▶ _TEXT SECTION_
⟨

The six-stroke engine is a type of internal combustion engine based on the four-stroke engine, but with additional complexity to make it more efficient and reduce emissions. Two different types of six-stroke engine have been developed since the 1990.
TYPES OF SIX STROKE ENGINE:
1) Velozeta Six-stroke engine
2) German Charge pump
1) VELOZETA SIX STROKE ENGINE:
In the first approach, the engine captures the waste heat from the four-stroke Otto cycle or Diesel cycle and uses it to power an additional power and exhaust stroke of the piston in the same cylinder. Designs use either steam or air as the working fluid for the additional power stroke. As well as extracting power, the additional stroke cools the engine and removes the need for a cooling system, making the engine lighter and giving an estimated efficiency of 40%.[1] The pistons in this type of six-stroke engine go up and down six times for each injection of fuel. There are two power strokes: one with fuel, the other with steam or air. The currently notable designs in this class are the Crower six stroke engine,
2) GERMAN CHARGE PUMP:
The second approach to the six-stroke engine uses a second opposed piston in each cylinder that moves at half the cyclical rate of the main piston, thus giving six piston movements per cycle. Functionally, the second piston replaces the valve mechanism of a conventional engine but also increases the compression ratio.
OTHER TYPES OF SIX STROKE ENGINE:
1) Crower six stroke engine
2) Griffin six stroke engine
3) Velozeta six-stroke engine
4) Bajulaz six stroke engine
1) CROWER SIX STROKE ENGINE:
In a six-stroke engine developed in the U.S. by Bruce Crower, fresh water is injected into the cylinder after the exhaust stroke, and is quickly turned to superheated steam, which causes the water to expand to 1600 times its volume and forces the piston down for an additional stroke. This design also claims to reduce fuel consumption by 40%.
2) GRIFFIN SIX STROKE ENGINE:
The key principle of the "Griffin Simplex" was an heated exhaust-jacketed external vapouriser, into which the fuel was sprayed. The temperature was held around 550 °F (288 °C), sufficient to physically vapourise the oil but not to break it down chemically. This fractional distillation supported the use of heavy oil fuels, the unusable tars and asphalts separating out in the vapouriser.
3) VELOZITA SIX STROKE ENGI NE:
In a Velozeta engine, during the exhaust stroke, fresh air is injected into the cylinder which expands by heat and therefore forces the piston down for an additional stroke. The valve overlaps have been removed and the two additional strokes using air injection provide for better gas scavenging. The engine seems to show 40% reduction in fuel consumption and dramatic reduction in air pollution.

⟩

▶ _INFORMATION SUPPLIED_
⟨

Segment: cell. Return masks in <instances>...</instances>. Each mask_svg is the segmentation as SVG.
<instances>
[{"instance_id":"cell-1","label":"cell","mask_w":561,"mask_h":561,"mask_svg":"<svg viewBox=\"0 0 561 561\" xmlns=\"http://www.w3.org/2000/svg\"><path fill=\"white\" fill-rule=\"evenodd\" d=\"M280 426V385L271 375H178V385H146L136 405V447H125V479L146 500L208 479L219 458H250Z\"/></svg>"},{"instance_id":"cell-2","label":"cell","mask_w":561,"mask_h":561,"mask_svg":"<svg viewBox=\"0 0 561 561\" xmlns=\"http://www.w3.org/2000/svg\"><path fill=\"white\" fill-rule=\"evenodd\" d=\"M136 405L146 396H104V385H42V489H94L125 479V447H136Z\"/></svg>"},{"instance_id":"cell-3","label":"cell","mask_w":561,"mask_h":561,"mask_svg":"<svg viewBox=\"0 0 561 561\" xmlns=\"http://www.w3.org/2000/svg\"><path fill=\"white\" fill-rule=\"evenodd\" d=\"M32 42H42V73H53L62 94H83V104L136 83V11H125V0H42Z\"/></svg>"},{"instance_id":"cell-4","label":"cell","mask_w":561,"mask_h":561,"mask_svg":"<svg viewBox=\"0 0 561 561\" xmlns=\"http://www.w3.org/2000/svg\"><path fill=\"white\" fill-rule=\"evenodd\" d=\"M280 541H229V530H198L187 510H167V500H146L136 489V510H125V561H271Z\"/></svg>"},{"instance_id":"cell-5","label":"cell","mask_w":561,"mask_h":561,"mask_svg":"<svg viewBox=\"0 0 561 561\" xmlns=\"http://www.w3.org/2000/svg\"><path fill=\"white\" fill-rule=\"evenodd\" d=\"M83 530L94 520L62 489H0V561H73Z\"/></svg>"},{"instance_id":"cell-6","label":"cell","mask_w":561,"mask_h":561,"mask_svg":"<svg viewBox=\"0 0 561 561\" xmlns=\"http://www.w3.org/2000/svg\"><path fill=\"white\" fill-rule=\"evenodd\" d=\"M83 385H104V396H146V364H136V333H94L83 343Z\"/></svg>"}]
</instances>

⟩
⟨

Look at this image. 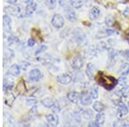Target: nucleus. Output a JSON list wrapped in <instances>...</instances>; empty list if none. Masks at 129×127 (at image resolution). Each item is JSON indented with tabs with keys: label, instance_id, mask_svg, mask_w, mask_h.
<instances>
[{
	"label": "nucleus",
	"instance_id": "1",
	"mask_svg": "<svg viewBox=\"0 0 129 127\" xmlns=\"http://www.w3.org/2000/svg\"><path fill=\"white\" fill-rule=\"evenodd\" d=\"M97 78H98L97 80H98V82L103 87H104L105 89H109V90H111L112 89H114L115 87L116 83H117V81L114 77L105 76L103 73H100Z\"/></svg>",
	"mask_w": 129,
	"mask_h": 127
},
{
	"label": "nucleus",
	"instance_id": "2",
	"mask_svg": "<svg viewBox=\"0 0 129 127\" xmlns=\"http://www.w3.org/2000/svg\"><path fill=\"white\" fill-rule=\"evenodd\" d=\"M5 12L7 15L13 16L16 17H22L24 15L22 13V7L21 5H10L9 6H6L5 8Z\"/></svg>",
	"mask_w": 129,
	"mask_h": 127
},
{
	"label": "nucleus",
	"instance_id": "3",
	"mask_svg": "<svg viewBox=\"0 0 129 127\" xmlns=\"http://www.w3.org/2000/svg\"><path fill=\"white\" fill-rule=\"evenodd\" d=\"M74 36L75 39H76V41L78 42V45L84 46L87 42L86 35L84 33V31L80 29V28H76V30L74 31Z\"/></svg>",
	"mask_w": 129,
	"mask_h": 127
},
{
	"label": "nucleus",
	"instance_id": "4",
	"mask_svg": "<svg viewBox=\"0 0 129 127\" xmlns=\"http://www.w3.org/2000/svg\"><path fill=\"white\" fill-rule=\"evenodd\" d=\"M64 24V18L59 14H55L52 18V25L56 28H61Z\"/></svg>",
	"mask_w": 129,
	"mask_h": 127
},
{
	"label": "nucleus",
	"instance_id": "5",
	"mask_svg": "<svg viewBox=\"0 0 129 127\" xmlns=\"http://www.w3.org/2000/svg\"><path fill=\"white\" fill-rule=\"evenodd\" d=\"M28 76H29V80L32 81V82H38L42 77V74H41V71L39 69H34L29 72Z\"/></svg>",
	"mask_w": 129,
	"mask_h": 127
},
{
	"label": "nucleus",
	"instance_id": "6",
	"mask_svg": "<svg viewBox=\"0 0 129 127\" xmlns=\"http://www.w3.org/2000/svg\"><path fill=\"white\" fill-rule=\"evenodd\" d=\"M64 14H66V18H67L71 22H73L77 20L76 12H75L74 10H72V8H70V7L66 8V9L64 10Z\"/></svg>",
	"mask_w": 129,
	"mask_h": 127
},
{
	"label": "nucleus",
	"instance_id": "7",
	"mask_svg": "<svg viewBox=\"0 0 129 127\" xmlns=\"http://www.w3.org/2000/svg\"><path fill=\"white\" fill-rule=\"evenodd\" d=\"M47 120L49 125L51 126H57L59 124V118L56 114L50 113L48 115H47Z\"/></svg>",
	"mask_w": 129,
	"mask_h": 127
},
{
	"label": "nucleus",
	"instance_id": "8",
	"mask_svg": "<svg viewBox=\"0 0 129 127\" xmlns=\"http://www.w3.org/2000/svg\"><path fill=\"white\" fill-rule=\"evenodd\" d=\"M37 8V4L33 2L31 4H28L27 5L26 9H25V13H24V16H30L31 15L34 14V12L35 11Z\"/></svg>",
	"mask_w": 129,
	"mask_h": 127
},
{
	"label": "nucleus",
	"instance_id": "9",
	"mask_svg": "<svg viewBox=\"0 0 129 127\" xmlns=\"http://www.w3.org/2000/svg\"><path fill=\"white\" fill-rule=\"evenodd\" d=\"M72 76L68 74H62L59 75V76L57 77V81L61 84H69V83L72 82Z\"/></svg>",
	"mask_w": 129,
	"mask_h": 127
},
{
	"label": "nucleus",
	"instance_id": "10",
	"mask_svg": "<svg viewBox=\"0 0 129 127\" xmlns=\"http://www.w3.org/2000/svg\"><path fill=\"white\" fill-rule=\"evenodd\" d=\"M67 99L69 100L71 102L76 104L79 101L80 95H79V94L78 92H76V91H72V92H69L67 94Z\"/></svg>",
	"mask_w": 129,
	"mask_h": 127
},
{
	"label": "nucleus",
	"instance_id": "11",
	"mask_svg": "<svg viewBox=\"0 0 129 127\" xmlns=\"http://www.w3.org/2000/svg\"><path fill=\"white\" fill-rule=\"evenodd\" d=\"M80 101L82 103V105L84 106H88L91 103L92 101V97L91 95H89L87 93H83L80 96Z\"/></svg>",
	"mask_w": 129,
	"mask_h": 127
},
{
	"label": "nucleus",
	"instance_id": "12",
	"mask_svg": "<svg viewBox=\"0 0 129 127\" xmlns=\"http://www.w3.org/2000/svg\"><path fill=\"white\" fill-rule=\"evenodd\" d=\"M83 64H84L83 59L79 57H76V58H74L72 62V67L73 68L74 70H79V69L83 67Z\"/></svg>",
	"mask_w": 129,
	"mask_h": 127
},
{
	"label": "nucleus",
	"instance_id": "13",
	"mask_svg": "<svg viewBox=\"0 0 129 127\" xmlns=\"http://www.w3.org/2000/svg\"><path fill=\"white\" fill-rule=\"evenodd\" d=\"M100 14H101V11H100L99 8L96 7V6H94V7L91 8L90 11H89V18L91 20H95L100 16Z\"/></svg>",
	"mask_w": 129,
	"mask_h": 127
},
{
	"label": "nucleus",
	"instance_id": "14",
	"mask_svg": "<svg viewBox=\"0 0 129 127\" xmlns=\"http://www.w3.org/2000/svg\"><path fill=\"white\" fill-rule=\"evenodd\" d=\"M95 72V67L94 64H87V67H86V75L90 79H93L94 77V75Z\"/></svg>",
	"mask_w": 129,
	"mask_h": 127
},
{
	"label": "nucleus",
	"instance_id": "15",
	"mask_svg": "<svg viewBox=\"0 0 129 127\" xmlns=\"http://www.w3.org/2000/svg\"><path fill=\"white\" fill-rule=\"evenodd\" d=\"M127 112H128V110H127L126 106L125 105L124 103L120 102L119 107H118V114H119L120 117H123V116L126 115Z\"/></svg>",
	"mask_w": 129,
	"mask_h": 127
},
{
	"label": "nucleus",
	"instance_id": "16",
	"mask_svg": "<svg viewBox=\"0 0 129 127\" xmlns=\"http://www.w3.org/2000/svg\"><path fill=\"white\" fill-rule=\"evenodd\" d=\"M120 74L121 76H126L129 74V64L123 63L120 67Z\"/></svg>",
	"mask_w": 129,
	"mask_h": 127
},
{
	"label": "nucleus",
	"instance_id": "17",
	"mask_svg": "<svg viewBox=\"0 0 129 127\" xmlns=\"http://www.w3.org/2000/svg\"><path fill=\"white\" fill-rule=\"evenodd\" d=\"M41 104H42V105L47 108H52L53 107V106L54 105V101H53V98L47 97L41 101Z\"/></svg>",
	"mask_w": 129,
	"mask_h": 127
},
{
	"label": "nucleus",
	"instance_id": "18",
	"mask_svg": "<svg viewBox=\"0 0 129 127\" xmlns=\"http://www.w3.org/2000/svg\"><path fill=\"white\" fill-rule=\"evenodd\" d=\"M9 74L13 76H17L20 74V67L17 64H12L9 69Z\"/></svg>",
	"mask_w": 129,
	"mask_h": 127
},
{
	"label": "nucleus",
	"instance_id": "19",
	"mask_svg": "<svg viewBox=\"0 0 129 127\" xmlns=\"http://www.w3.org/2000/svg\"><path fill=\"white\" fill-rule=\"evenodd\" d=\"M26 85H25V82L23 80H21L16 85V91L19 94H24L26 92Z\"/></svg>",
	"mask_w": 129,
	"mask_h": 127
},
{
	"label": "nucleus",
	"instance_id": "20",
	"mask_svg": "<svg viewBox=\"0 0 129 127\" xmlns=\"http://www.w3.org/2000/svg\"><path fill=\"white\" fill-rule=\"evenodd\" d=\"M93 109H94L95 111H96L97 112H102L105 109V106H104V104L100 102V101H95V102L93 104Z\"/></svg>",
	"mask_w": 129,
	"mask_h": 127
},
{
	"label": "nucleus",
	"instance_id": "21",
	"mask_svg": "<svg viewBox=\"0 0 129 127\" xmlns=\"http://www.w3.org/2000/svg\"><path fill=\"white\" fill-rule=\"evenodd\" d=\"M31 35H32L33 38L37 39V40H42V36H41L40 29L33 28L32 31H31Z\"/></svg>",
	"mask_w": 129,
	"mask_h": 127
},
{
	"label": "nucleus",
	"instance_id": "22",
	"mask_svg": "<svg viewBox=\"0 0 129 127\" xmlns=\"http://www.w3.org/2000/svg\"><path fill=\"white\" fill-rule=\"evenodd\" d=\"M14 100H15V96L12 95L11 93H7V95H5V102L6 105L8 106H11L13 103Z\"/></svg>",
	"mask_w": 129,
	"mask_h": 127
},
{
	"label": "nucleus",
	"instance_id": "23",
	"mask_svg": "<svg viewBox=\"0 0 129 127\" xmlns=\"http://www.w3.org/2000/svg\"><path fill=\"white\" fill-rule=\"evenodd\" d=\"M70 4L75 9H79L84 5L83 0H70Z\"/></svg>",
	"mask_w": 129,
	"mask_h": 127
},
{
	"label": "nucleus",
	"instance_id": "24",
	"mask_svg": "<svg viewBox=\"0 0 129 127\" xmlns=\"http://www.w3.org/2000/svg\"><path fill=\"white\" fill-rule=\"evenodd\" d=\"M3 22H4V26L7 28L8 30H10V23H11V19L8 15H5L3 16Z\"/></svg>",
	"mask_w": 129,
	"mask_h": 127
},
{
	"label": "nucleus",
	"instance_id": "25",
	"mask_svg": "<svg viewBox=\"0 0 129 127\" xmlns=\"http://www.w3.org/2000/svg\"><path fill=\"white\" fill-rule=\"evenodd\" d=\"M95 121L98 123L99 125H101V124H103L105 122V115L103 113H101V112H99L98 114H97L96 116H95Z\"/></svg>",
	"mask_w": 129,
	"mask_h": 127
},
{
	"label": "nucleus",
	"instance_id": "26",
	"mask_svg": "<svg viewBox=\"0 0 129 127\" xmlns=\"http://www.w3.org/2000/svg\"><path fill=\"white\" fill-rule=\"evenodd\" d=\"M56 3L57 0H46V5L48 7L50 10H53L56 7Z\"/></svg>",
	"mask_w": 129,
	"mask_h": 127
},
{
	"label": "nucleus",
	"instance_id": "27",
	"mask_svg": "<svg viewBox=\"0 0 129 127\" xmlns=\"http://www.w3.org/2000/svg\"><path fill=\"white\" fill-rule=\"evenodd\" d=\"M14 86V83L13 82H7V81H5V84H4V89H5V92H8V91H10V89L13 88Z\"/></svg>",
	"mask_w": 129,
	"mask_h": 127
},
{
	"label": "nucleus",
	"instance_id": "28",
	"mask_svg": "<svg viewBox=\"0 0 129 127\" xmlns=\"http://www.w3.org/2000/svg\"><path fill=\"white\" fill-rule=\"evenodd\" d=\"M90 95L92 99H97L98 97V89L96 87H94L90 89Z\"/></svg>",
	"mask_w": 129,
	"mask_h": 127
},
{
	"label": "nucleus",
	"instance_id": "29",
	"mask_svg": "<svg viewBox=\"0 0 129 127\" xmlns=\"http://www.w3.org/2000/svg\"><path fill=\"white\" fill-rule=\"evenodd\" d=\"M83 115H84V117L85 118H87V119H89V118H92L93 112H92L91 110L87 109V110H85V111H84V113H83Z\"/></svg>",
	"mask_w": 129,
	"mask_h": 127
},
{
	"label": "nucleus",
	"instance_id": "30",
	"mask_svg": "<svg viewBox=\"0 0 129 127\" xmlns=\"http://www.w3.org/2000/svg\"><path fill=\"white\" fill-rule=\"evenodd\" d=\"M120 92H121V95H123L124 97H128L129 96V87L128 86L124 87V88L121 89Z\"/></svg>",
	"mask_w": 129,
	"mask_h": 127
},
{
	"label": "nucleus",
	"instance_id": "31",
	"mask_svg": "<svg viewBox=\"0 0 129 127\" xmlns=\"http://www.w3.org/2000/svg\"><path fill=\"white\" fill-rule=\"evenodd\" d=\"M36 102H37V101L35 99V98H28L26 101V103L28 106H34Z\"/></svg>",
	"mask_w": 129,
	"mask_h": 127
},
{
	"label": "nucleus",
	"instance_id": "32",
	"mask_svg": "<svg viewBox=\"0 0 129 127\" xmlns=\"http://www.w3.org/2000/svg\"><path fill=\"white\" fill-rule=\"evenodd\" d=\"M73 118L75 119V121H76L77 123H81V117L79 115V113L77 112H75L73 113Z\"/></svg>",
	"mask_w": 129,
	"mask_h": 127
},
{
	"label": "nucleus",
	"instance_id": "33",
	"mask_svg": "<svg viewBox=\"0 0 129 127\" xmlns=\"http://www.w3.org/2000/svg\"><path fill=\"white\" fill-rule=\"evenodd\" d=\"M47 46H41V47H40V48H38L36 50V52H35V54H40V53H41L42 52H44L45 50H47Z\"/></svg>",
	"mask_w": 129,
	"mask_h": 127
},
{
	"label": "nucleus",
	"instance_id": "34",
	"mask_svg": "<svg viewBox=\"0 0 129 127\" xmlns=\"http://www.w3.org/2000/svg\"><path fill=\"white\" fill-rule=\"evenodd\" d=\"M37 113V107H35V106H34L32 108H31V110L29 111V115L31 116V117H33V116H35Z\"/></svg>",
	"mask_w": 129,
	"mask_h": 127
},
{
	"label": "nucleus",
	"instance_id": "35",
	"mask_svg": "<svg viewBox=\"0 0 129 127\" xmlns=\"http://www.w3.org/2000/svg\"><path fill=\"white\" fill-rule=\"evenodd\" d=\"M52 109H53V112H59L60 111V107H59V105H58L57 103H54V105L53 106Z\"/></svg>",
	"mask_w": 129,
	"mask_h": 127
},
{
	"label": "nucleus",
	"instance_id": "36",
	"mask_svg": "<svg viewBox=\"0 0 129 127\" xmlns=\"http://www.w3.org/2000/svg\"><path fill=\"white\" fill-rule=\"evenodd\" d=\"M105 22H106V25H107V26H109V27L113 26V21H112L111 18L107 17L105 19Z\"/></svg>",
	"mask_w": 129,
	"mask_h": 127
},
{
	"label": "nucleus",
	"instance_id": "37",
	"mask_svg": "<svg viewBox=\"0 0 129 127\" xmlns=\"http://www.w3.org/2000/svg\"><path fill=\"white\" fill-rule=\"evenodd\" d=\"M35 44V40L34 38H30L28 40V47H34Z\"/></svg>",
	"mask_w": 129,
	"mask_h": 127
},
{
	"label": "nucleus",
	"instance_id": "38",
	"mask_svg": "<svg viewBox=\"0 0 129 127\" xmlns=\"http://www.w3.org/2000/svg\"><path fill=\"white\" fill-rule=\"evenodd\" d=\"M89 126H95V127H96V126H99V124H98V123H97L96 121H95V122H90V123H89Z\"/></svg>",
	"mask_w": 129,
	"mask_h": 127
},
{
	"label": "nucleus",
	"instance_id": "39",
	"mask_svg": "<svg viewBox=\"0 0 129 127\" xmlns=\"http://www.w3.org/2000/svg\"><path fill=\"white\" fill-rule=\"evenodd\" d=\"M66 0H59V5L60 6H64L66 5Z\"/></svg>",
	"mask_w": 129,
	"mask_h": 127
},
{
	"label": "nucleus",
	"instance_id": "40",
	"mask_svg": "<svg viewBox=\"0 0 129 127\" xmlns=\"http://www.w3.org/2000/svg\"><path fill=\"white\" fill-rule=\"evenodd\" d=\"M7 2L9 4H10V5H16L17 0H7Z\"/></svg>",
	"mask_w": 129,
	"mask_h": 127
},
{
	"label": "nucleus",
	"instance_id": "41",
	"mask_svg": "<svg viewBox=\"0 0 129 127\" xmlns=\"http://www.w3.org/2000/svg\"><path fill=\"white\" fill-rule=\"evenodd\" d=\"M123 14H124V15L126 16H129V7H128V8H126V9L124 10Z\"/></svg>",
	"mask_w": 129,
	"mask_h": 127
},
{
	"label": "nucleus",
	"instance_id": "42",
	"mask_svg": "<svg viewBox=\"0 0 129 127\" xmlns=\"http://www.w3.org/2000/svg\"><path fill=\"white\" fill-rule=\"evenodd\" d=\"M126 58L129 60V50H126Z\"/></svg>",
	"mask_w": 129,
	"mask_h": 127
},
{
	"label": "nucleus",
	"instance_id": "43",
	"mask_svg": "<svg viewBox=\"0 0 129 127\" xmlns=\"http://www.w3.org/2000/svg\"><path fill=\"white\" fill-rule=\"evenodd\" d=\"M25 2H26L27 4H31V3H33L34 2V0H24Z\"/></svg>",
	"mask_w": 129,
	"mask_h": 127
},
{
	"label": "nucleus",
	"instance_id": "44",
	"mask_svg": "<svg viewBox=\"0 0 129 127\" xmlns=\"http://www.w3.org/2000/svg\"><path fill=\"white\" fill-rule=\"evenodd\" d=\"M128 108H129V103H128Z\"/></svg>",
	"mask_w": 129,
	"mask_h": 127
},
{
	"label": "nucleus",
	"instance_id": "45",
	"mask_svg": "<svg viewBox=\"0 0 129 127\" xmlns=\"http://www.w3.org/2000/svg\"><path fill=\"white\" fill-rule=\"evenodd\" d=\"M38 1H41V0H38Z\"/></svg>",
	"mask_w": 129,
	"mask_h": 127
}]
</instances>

⟩

▶ _SHORT TASK A_
Please write out the passage of the six-stroke engine text from "OTHER TYPES OF" to "consumption by 40%.".
▶ _SHORT TASK B_
According to the six-stroke engine text, how many times its volume does the water expand to when it turns to superheated steam in Bruce Crower's design?
▶ _SHORT TASK C_
Supply the next part of the six-stroke engine text, starting after its final sentence.

▶ _TASK RESPONSE A_
OTHER TYPES OF SIX STROKE ENGINE:
1) Crower six stroke engine
2) Griffin six stroke engine
3) Velozeta six-stroke engine
4) Bajulaz six stroke engine
1) CROWER SIX STROKE ENGINE:
In a six-stroke engine developed in the U.S. by Bruce Crower, fresh water is injected into the cylinder after the exhaust stroke, and is quickly turned to superheated steam, which causes the water to expand to 1600 times its volume and forces the piston down for an additional stroke. This design also claims to reduce fuel consumption by 40%.

▶ _TASK RESPONSE B_
1600 times its volume.

▶ _TASK RESPONSE C_
4) BAJULAZ SIX STROKE ENGINE:
The Bajulaz six stroke engine is similar to a regular combustion engine in design. There are however modifications to the cylinder head, with two supplementary fixed capacity chambers: a combustion chamber and an air preheating chamber above each cylinder. The combustion chamber receives a charge of heated air from the cylinder; the injection of fuel begins an isochoric burn which increases the thermal efficiency compared to a burn in the cylinder. The high pressure achieved is then released into the cylinder to work the power or expansion stroke. Meanwhile a second chamber which blankets the combustion chamber, has its air content heated to a high degree by heat passing through the cylinder wall. This heated and pressurized air is then used to power an additional stroke of the piston.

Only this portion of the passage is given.